Ejercicio escrito —
Repite sin ningún cambio todos los registros que siguen.

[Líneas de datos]
+---+

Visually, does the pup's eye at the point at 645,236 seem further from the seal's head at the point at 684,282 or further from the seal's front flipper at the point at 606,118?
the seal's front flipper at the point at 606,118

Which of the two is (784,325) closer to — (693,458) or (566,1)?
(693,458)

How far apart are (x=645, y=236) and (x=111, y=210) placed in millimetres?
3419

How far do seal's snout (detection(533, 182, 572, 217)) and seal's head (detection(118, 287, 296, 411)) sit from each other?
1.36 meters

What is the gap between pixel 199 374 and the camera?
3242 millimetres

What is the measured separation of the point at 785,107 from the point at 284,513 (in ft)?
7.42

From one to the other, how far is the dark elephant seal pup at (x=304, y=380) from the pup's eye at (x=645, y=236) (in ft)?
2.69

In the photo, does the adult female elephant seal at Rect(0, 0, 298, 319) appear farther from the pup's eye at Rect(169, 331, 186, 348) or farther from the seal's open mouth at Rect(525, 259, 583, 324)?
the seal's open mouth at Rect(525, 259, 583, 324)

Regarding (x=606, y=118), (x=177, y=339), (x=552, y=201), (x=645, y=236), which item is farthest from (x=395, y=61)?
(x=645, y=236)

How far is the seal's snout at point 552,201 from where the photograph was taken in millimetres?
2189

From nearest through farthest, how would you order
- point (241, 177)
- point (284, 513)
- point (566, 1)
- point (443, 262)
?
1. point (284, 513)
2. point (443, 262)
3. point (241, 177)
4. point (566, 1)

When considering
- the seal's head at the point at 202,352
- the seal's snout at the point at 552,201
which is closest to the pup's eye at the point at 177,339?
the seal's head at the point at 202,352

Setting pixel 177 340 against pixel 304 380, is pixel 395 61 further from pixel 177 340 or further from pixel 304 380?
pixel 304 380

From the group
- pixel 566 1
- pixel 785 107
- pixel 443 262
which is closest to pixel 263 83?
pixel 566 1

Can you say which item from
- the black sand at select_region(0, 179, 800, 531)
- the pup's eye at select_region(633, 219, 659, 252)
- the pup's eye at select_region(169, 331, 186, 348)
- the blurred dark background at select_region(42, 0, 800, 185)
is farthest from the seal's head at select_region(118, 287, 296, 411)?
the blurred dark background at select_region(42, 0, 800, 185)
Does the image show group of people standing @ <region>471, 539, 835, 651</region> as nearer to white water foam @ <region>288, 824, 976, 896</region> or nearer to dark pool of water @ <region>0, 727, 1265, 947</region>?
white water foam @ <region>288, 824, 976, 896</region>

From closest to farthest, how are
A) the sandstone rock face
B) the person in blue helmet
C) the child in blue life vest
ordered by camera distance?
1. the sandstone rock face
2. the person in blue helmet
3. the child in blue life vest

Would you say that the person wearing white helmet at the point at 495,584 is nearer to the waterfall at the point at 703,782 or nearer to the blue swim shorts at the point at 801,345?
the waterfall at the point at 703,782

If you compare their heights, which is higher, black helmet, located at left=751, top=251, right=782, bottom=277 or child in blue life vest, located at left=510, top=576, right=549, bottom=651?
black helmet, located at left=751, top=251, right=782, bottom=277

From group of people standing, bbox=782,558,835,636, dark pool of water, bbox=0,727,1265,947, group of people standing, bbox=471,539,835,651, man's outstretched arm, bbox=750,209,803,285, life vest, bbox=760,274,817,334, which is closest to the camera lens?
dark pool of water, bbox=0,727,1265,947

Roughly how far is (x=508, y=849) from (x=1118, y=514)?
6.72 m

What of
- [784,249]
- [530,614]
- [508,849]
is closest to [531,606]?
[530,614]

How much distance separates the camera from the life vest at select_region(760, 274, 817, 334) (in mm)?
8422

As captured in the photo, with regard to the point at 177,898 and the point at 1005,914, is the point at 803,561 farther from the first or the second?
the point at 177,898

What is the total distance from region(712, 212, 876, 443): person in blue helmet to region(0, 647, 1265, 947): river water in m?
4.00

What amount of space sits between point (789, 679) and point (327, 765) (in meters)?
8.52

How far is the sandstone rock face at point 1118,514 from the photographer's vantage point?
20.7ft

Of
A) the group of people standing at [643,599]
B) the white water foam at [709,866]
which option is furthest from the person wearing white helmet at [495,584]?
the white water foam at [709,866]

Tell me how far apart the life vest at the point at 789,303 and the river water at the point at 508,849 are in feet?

+---+

Resultado —
Visually, does the pup's eye at the point at 645,236 seem further from the seal's head at the point at 684,282 or further from the seal's front flipper at the point at 606,118?
the seal's front flipper at the point at 606,118

Which of the two is (784,325) closer to — (693,458) or (566,1)?
(693,458)

How far apart are (x=645, y=236) and (x=111, y=210) placed in millimetres?
3419

How far do seal's snout (detection(533, 182, 572, 217)) and seal's head (detection(118, 287, 296, 411)) sit from each other?
1.36 meters

What is the gap between pixel 199 374 and the camera?
3242 millimetres

What is the measured separation of the point at 785,107 from the point at 284,513 (in ft)?
7.42

From one to the other, how far is the dark elephant seal pup at (x=304, y=380) from the pup's eye at (x=645, y=236) (in ft)?
2.69

In the photo, does the adult female elephant seal at Rect(0, 0, 298, 319) appear farther from the pup's eye at Rect(169, 331, 186, 348) or farther from the seal's open mouth at Rect(525, 259, 583, 324)?
the seal's open mouth at Rect(525, 259, 583, 324)

Regarding (x=606, y=118), (x=177, y=339), (x=552, y=201), (x=645, y=236), which item is farthest from (x=395, y=61)?
(x=645, y=236)

How far is the seal's snout at point 552,201 from where the photograph was taken in millimetres?
2189

From nearest through farthest, how would you order
- point (241, 177)
- point (284, 513)
- point (566, 1)
- point (443, 262)
?
1. point (284, 513)
2. point (443, 262)
3. point (241, 177)
4. point (566, 1)

When considering
- the seal's head at the point at 202,352
- the seal's snout at the point at 552,201
which is closest to the pup's eye at the point at 177,339?
the seal's head at the point at 202,352

Setting pixel 177 340 against pixel 304 380, is pixel 395 61 further from pixel 177 340 or further from pixel 304 380?
pixel 304 380

From the group
- pixel 566 1
- pixel 785 107
- pixel 443 262
which is closest to pixel 263 83?
pixel 566 1

Can you say which item from
- the black sand at select_region(0, 179, 800, 531)
- the pup's eye at select_region(633, 219, 659, 252)
- the pup's eye at select_region(169, 331, 186, 348)
- the blurred dark background at select_region(42, 0, 800, 185)
is farthest from the seal's head at select_region(118, 287, 296, 411)?
the blurred dark background at select_region(42, 0, 800, 185)
Does the image show group of people standing @ <region>471, 539, 835, 651</region> as nearer to white water foam @ <region>288, 824, 976, 896</region> or nearer to dark pool of water @ <region>0, 727, 1265, 947</region>?
white water foam @ <region>288, 824, 976, 896</region>

From closest to farthest, how are
A) the sandstone rock face
B) the person in blue helmet
C) the child in blue life vest
ordered by camera distance?
1. the sandstone rock face
2. the person in blue helmet
3. the child in blue life vest

Would you say that the person wearing white helmet at the point at 495,584 is nearer to the waterfall at the point at 703,782 or nearer to the blue swim shorts at the point at 801,345?
the waterfall at the point at 703,782

If you compare their heights, which is higher, black helmet, located at left=751, top=251, right=782, bottom=277 or child in blue life vest, located at left=510, top=576, right=549, bottom=651?
black helmet, located at left=751, top=251, right=782, bottom=277

From group of people standing, bbox=782,558,835,636, dark pool of water, bbox=0,727,1265,947, group of people standing, bbox=471,539,835,651, man's outstretched arm, bbox=750,209,803,285, life vest, bbox=760,274,817,334, which is closest to the camera lens?
dark pool of water, bbox=0,727,1265,947

Roughly how far is (x=508, y=849) from (x=1118, y=514)?
6.72 m

What of
- [784,249]
- [530,614]
- [508,849]
is closest to [531,606]?
[530,614]

How much distance separates the camera from the life vest at select_region(760, 274, 817, 334) (in mm)?
8422

As captured in the photo, with regard to the point at 177,898 and the point at 1005,914, is the point at 803,561 farther from the first or the second?
the point at 177,898

What is the total distance from region(712, 212, 876, 443): person in blue helmet to region(0, 647, 1265, 947): river water in m?
4.00

What amount of space sits between point (789, 679) and point (327, 765) (in meters)?
8.52

How far is the sandstone rock face at point 1118,514 from the photographer's vantage point?
20.7ft

Of
A) the group of people standing at [643,599]
B) the white water foam at [709,866]
which option is furthest from the person wearing white helmet at [495,584]?
the white water foam at [709,866]

Tell me how far apart the life vest at the point at 789,303 and the river water at the point at 508,849 are in feet?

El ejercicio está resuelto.